I’ve struggled with indecisiveness my whole life, but it seems to be getting worse the older I get. Simple things, fun things, everything… becomes such a chore because I spend more time thinking and worrying about it than actually enjoying myself. Granted, I’ve always been extra cautious my whole life, but I think a lot of this also comes from being sick my entire life. I’m afraid to pick or do the wrong thing, have regrets, or even worse- disappoint somebody that I love. It’s a constant battle that is raging inside of me and it’s becoming extremely exhausting.

Here’s a good example: we purchased a new bed this weekend because I’ve had trouble sleeping for months. When you’re sick, there’s nothing more that you want than to just relax and sleep, sometimes all day. There’s nothing more in this world that I love more than sleeping (okay, maybe that’s not 100% right but you get the idea). Still,  I literally can lay in the bed for hours- in pain, not sleeping- all because of the current condition of our bed. To be fair, our current bed was a hand-me-down from my brother, so it’s quite old to begin with. The bed frame, made of wrought iron with faded paint, is broken. The queen mattress sags in the middle now, so we tried to compensate for it by adding a 4-inch memory foam mattress pad (and not one of the cheaper ones either) . All of this has been tolerable, that is, until the rashes, muscle pain, and arthritis increased tremendously  for me over the last 6 months or so.  The mattress pad itself is probably the worst, though, as it is so thick and dense that it is actually harder than the mattress itself. Needless to say, after being unable to sleep (even an hour) for three days straight last week, my husband and I decided to bite the bullet and bought a new bed.

### [Activity]
From the excerpt about indecisiveness and buying a new bed, extract the passage between "I’ve struggled with" and "becoming extremely exhausting.", inclusive.

[Collected data]
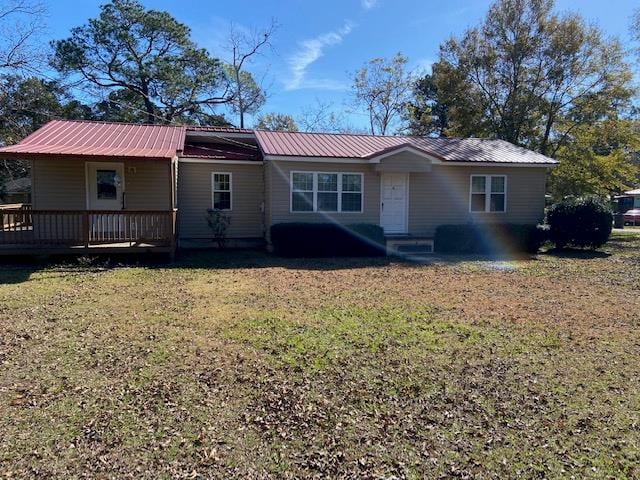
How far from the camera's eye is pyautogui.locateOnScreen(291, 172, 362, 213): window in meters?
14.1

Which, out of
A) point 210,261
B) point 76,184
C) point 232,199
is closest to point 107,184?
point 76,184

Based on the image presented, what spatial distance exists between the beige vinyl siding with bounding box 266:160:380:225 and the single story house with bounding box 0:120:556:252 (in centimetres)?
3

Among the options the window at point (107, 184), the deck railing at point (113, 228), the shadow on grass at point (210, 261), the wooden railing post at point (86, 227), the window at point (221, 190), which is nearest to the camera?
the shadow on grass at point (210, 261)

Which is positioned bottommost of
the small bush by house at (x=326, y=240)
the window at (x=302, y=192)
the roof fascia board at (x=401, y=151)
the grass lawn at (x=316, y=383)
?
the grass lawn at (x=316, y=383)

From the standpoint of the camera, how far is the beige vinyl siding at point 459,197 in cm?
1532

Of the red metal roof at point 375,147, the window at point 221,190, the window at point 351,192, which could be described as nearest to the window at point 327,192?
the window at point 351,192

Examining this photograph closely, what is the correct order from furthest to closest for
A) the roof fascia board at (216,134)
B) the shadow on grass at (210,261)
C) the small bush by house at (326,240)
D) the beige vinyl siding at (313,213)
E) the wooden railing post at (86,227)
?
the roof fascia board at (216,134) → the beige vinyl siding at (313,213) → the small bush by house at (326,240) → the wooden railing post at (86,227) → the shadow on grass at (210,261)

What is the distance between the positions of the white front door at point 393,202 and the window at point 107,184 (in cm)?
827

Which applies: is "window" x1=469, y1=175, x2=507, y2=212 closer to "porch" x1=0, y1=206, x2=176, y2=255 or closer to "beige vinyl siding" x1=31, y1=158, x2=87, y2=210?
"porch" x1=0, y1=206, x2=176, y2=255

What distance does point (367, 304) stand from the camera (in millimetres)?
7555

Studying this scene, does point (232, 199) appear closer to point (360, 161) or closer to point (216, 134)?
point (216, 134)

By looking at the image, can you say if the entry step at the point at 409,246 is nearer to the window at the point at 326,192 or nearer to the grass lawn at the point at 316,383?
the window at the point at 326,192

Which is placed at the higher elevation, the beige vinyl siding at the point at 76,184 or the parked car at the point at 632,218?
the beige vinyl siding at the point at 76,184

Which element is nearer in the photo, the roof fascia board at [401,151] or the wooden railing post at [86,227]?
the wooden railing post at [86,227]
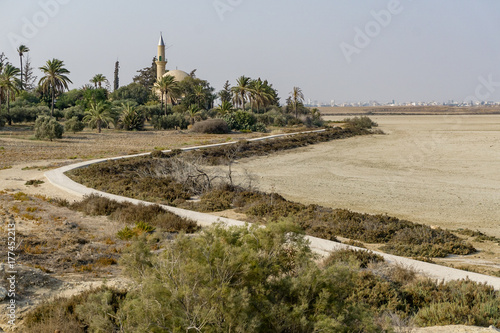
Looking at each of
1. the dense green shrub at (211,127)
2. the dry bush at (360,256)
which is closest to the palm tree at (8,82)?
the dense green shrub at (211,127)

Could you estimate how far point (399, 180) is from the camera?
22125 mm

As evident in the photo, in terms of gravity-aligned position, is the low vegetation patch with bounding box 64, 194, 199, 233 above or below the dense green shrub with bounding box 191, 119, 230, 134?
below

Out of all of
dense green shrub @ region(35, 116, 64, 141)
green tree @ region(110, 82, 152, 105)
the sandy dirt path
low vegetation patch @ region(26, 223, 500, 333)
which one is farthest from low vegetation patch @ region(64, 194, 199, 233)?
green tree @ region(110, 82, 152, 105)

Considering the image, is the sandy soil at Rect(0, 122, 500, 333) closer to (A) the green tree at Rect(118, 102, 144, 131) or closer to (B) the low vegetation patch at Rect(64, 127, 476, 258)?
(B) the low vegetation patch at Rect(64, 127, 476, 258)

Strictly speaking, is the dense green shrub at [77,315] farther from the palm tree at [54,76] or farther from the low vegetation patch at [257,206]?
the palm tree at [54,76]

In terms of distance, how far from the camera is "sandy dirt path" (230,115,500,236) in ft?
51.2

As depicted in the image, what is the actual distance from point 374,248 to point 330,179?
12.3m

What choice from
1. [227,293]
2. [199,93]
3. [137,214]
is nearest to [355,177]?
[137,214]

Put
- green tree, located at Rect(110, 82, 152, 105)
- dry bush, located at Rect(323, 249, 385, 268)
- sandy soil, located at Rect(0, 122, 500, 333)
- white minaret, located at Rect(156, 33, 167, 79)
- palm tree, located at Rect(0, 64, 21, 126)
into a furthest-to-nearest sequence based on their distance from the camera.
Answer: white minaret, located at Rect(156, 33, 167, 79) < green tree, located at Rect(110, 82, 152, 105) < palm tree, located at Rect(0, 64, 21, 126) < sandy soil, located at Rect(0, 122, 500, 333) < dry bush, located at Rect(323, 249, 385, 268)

--

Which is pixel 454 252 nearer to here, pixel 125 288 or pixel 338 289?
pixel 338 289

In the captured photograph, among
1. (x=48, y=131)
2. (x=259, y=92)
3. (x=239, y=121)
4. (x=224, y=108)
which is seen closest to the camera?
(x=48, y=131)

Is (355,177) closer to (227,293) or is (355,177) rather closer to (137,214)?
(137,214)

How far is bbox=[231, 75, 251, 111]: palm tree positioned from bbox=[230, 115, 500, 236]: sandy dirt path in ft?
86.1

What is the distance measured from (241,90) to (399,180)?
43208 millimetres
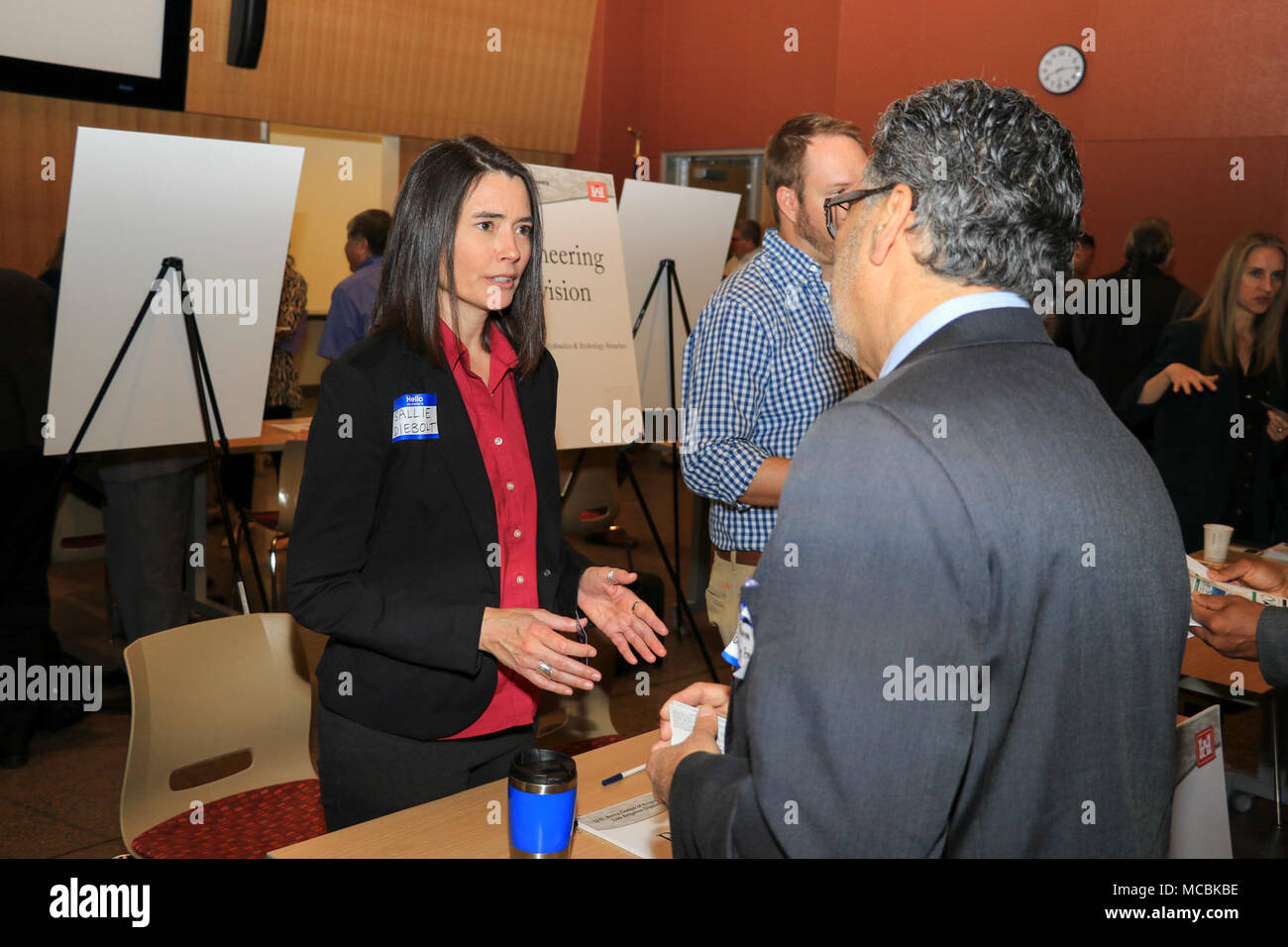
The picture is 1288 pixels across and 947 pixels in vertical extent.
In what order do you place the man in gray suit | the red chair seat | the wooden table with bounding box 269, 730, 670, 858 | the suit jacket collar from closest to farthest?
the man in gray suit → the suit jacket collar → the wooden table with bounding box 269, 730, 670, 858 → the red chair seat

### [Answer for this exercise]
I’ve struggled with indecisiveness my whole life, but it seems to be getting worse the older I get. Simple things, fun things, everything… becomes such a chore because I spend more time thinking and worrying about it than actually enjoying myself. Granted, I’ve always been extra cautious my whole life, but I think a lot of this also comes from being sick my entire life. I’m afraid to pick or do the wrong thing, have regrets, or even worse- disappoint somebody that I love. It’s a constant battle that is raging inside of me and it’s becoming extremely exhausting.